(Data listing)
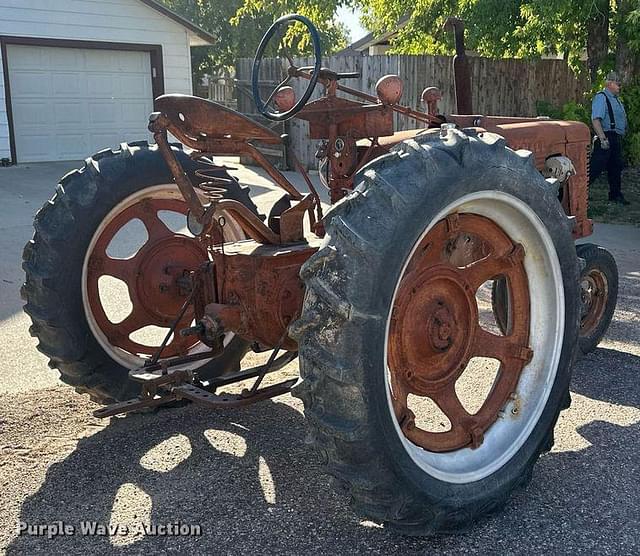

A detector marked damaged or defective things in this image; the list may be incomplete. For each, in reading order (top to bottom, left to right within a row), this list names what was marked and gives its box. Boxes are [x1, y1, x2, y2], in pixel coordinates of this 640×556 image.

rusted metal body [96, 18, 596, 426]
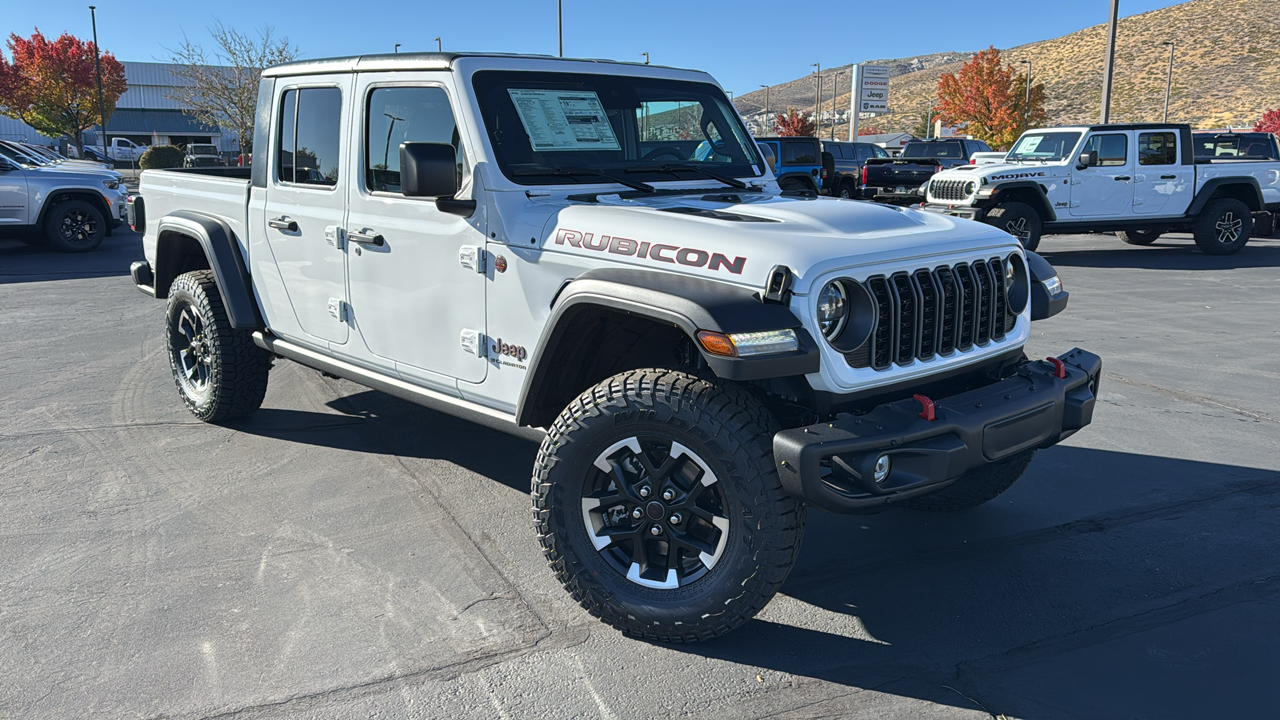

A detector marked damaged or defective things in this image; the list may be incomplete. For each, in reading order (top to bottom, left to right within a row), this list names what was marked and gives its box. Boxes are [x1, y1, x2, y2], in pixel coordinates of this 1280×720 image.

pavement crack [1105, 371, 1274, 422]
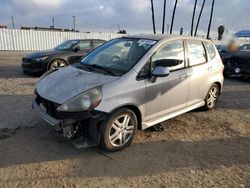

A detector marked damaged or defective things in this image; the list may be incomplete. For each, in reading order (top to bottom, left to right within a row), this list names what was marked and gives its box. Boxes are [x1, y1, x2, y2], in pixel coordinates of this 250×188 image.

front end damage [32, 93, 106, 148]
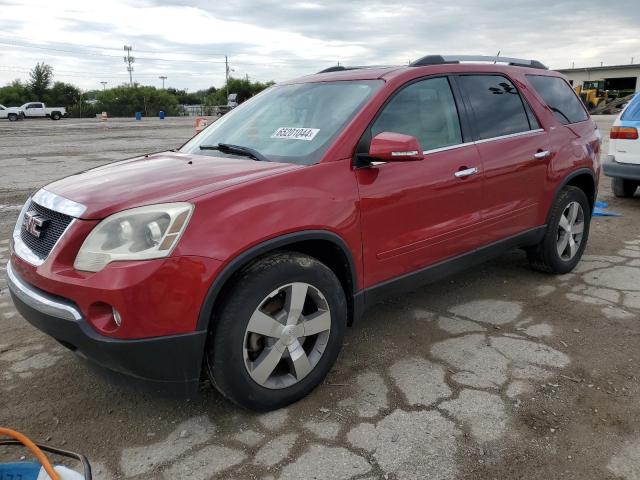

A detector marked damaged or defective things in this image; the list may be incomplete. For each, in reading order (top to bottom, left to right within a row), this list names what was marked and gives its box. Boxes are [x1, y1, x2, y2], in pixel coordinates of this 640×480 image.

cracked asphalt [1, 116, 640, 480]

• [STATED PROBLEM] Reproduce word for word the lines from the start of the data through the line that contains "rusted metal body [96, 18, 596, 426]". Leave the pictures out of your answer.

• [RESULT OF THE EXERCISE]
A detector marked damaged or defective things in this image; the list may be incomplete. For each, in reading order (top to bottom, left to right within a row), this list names what was marked and gives its box. Boxes are [x1, y1, x2, y2], in pixel coordinates of this 640×556 image.

rusted metal body [96, 18, 596, 426]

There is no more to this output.